Actor Paul Walker is looking at the bigger picture and he likes what he sees.
Besides the critically-acclaimed film “Pleasantville” in 1998, in which Walker plays a 1950’s teenager exposed to a colorful world outside of his black and white existence, the self-proclaimed “über-Californian” has taken on scripts generally geared to teenage audiences.
Although films like “She’s All That,” “Varsity Blues,” “The Fast and the Furious” and “The Skulls,” might have put a check in his back pocket and given him the stardom he has today, Walker, who starred in his first film at the age of 12 (1987’s “Monster in the Closet”), knows there is more for him in the industry than the usual teenie-bopper fare.
“As you get older, your mind opens up a little bit more,” Walker, told me during an interview this week. “I just do what feels right.”
What feel right as of now, Walker says, is moving forward in his career and finding roles that resonate with him on a more mature level. With two film releases in February, family adventure “Eight Below” and action thriller “Running Scared,” Walker has found roles, albeit at different ends of the spectrum, that are launching him down a new career path.
In “Eight Below,” Walker plays Gerry Shepherd, an science researcher and guide, who must leave a group of Siberian Huskies behind when an accident occurs during an expedition in Antarctica.
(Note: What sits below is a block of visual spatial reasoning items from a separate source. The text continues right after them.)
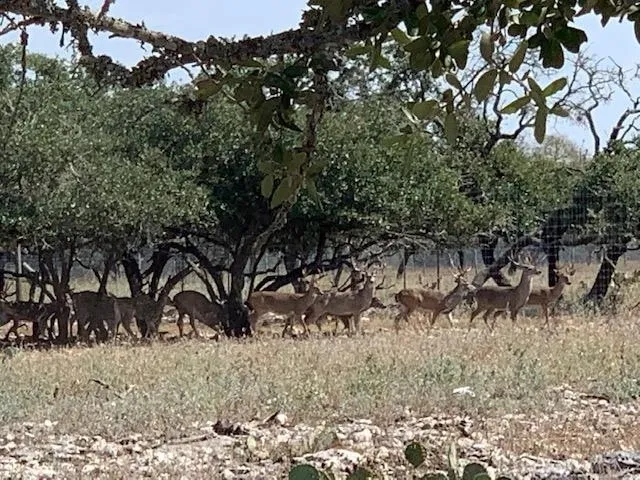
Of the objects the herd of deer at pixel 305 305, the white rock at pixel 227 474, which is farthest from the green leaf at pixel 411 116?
the herd of deer at pixel 305 305

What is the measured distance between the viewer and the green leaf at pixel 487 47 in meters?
2.05

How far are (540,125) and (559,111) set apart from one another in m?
0.10

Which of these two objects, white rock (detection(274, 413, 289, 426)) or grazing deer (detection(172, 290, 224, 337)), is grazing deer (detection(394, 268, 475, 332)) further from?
white rock (detection(274, 413, 289, 426))

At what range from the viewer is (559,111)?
213 cm

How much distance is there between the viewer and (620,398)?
30.2ft

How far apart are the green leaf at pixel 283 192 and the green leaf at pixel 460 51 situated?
462 millimetres

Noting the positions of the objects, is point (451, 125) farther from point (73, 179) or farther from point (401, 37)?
point (73, 179)

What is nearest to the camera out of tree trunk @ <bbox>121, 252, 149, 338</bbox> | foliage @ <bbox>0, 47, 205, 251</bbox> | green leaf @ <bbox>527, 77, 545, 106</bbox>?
green leaf @ <bbox>527, 77, 545, 106</bbox>

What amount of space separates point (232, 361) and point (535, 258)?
1386cm

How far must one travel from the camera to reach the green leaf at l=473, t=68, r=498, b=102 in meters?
2.01

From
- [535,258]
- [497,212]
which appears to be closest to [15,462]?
[497,212]

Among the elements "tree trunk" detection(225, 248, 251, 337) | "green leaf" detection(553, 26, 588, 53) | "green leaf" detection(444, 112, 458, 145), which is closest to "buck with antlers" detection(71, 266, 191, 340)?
"tree trunk" detection(225, 248, 251, 337)

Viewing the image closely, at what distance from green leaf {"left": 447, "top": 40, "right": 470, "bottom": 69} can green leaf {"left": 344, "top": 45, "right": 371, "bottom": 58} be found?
0.88 feet

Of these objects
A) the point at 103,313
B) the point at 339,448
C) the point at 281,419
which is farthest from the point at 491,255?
the point at 339,448
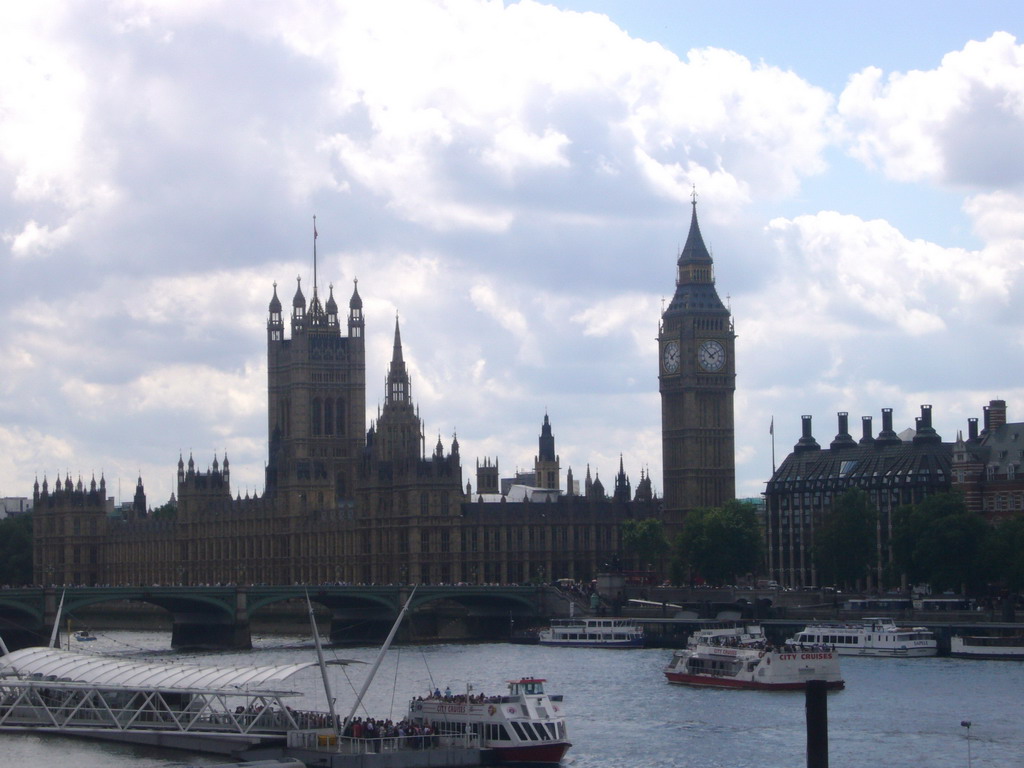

Although he plans to return to retrieve his dogs the following day, a severe snowstorm and orders from military personnel keep Gerry from reaching them for many months. During this time alone, the dogs break away from base and attempt to survive the harsh winter conditions by searching for food and staying together to fend off would-be predators.
With a young daughter and a number of nieces and nephews, Walker said it was his mother, who told him he needed to find a role in a film that children could enjoy.
“I have a mom that’s laying on me saying, ‘You gotta make something the kids can see,'” he said. “She’s the Jiminy Cricket that is on my shoulder and Jiminy Cricket gets heavy after a while.”
At first thinking “Eight Below” was not something he would like to work on because of the similarity to 2002’s ill-received “Snow Dogs,” which starred Cuba Gooding Jr., Walker said he decided to read the script anyway and make up his mind from there.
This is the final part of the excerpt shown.